Société

Le Lutetia, l’hôtel parisien de l’espoir

Par France Bleu La Rochelle, France Bleu La Rochelle jeudi 9 mars 2017 à 6:00

La couverture du livre est illustrée par une photo de Marcel Bayod lors de ses 15 ans.
La couverture du livre est illustrée par une photo de Marcel Bayod lors de ses 15 ans. © Radio France - Jessica Fiscal

L’exposition « Lutetia 1945, le retour des déportés » est à La Rochelle jusqu’au 11 mars. L’occasion pour un public large de se rendre compte de l’horreur des camps allemands. A travers des photos, des lettres, cette exposition ouvre les portes d’une terreur intérieure.

Oui la seconde guerre mondiale a été une guerre que l’on appelle totale. Pourquoi ? Parce qu’elle a touché aussi bien des combattants que des civils. Et parmi les civils, des jeunes Français ont été arrêtés souvent pour de faux crimes, qu’ils n’avaient jamais commis.

Dans une vitrine, on retrouve des objets marquant cette époque. Le « schlag » servait à frapper les déportés de 25 coups dès la moindre faute. Le bout de pain plastifié représente la ration journalière des déportés. - Radio France
Dans une vitrine, on retrouve des objets marquant cette époque. Le « schlag » servait à frapper les déportés de 25 coups dès la moindre faute. Le bout de pain plastifié représente la ration journalière des déportés. © Radio France - Jessica Fiscal

C’est là toute l’histoire de Marcel Bayod, Haut-Garonnais de 91 ans qui a posé bagages à La Rochelle avec sa femme, aujourd’hui décédée, à la sortie de son atroce voyage dans les camps allemands et juste après son passage au Lutetia en 1945.

Matricule 36588

Ce Rochelais d’adoption n’a jamais quitté la Charente-Maritime depuis, et fait aujourd’hui des interventions dans des collèges, des lycées pour raconter son histoire aux plus jeunes. Il en a même écrit un livre titré de son lourd matricule, celui qu’il a du porter pendant 14 long mois : 36588.

On retrouve dans son livre des photos de famille, mais surtout son bonheur retrouvé après l’horreur en passant par le Lutetia, lieu dans lequel il a notamment retrouvé toute sa pleine identité et surtout sa liberté.

Claude Gorin (à gauche), responsable AFMD de la Rochelle et Marcel Bayod ( à droite) déporté politique au camp de Neuengamme. - Radio France
Claude Gorin (à gauche), responsable AFMD de la Rochelle et Marcel Bayod ( à droite) déporté politique au camp de Neuengamme. © Radio France - Jessica Fiscal

A l’occasion de cette exposition, Marcel Bayod a tenu une permanence à l’Oratoire de La Rochelle pour raconter son histoire, son voyage dans un monde irréel. Une émotion à retrouver dans ce reportage.

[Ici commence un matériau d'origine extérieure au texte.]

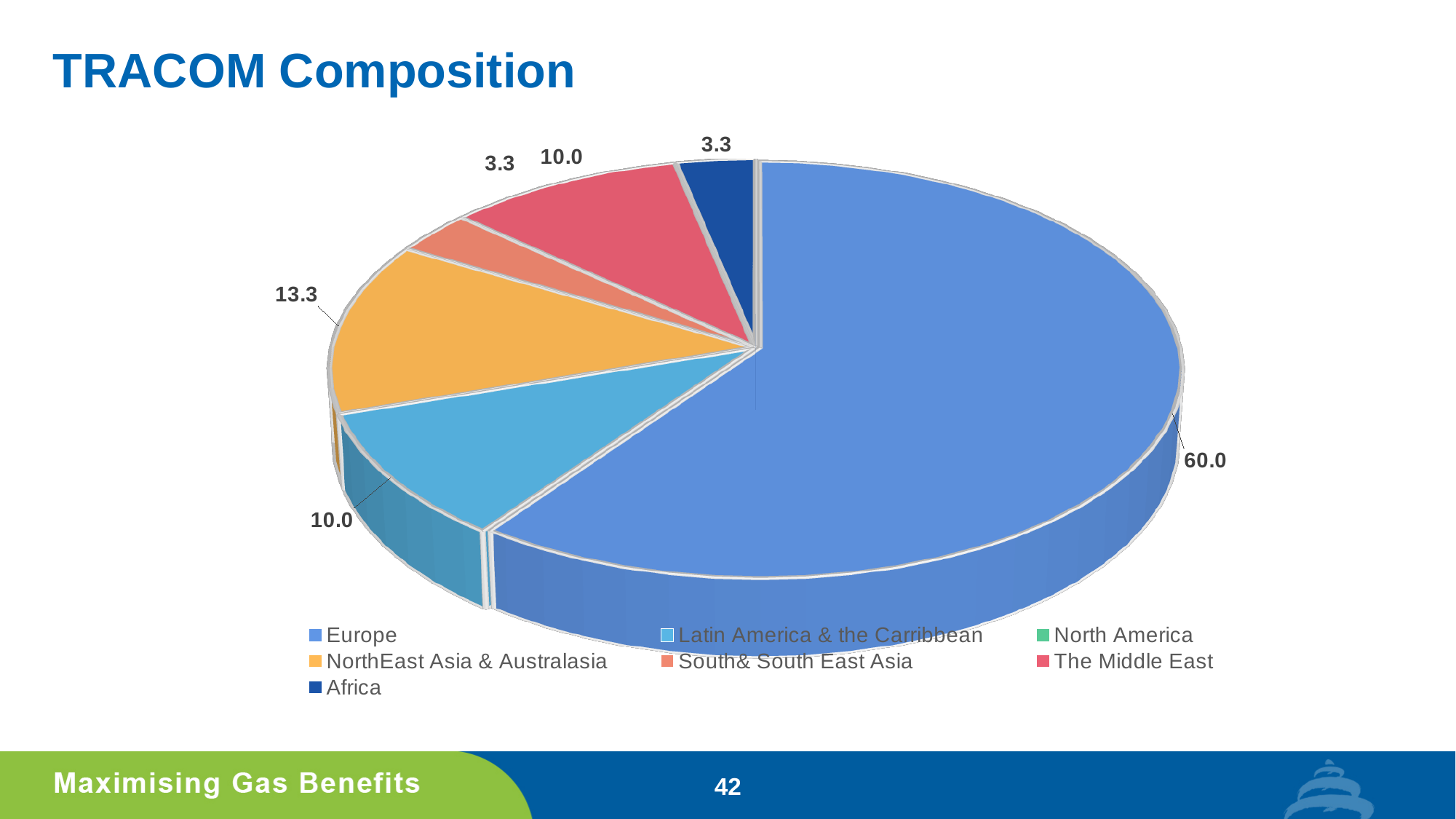
What is the value shown for The Middle East? 10.0 What is the value shown for Africa? 3.3 Which region has the largest slice of the pie chart? Europe What kind of chart is shown on the slide? Pie chart What is the value shown for South& South East Asia? 3.3 What is the difference between the value for Europe and the value for NorthEast Asia & Australasia? 46.7 Which is larger, the value for NorthEast Asia & Australasia or the value for The Middle East? NorthEast Asia & Australasia What is the title of the slide containing the chart? TRACOM Composition What is the value shown for Latin America & the Carribbean? 10.0 How many entries does the legend list? 7 What is the value shown for NorthEast Asia & Australasia? 13.3 What is the value shown for Europe in the pie chart? 60.0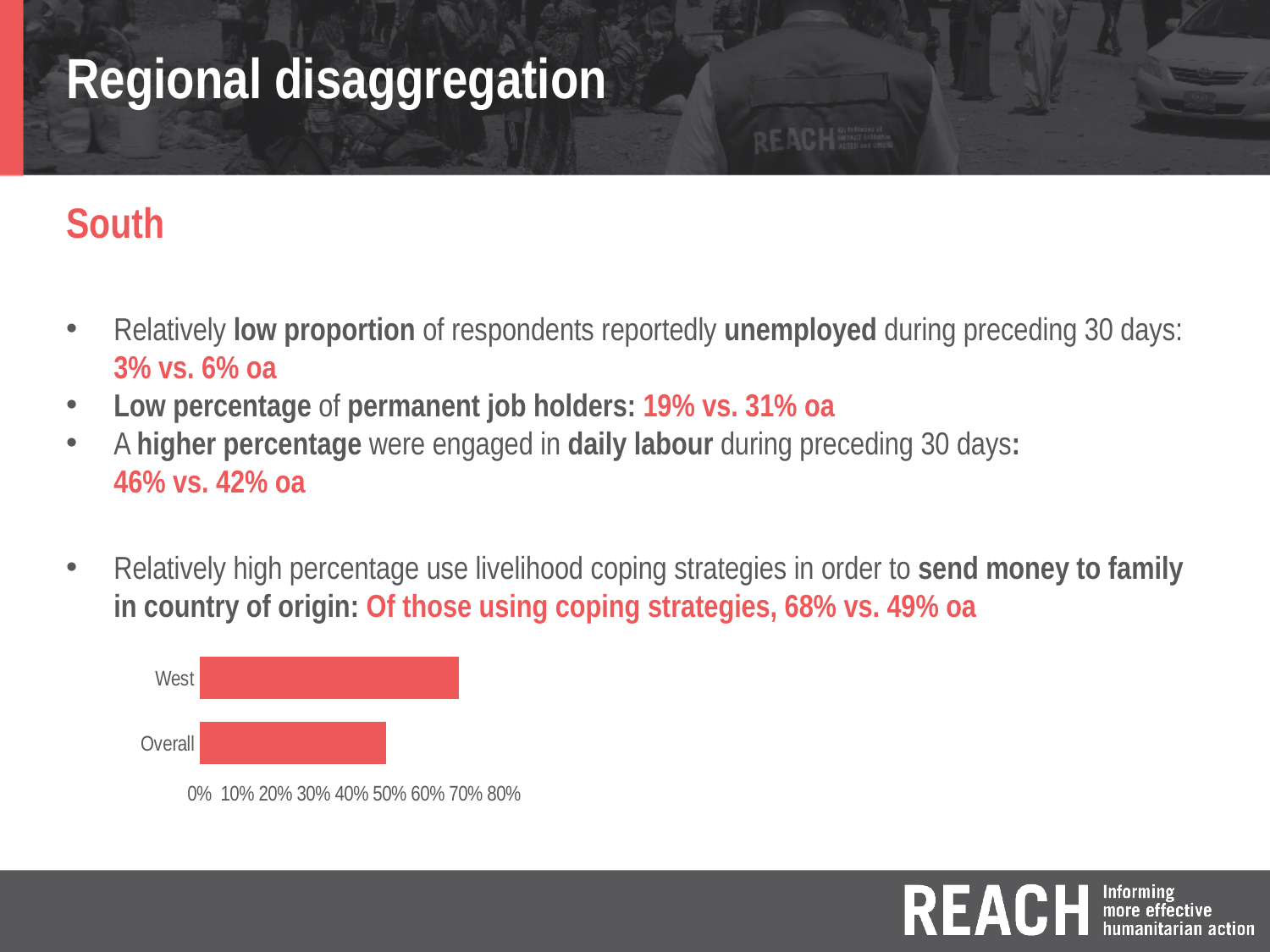
Is the value for Overall in the bar chart greater or less than 60%? less How many categories does the bar chart show? 2 Is the value for West in the bar chart greater or less than 80%? less Which category in the bar chart has the lowest value? Overall In the bar chart, is the value for West larger or smaller than the value for Overall? larger Is the value for Overall in the bar chart greater or less than 40%? greater What is the highest value shown on the x axis of the bar chart? 80% What are the two category labels on the bar chart, from top to bottom? West, Overall Which category in the bar chart has the highest value? West What kind of chart is shown at the bottom of the slide? bar chart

Le reportage de Jessica Fiscal sur France Bleu La Rochelle

L’exposition « Lutetia 1945, le retour des déportés » a un réel impact sur notre société d’aujourd’hui, à tel point que depuis mars 2015, elle a déjà parcouru plus de 30 lieux différents en France. Un devoir de mémoire important car comme le dit si bien Marcel Bayod : « Il ne faut pas que ça s’oublie. »

L'exposition est visible au Conseil Départemental de la Charente-Maritime, à La Rochelle, jusqu'au 11 mars. Elle sera ensuite présentée en Charente : à Confolens du 13 au 18 mars ; Chasseneuil-sur-Bonnieure du 20 au 25 mars ; Chabanais les 26 et 27 mars ; Baignes-Sainte-Radegonde du 28 au 31 mars.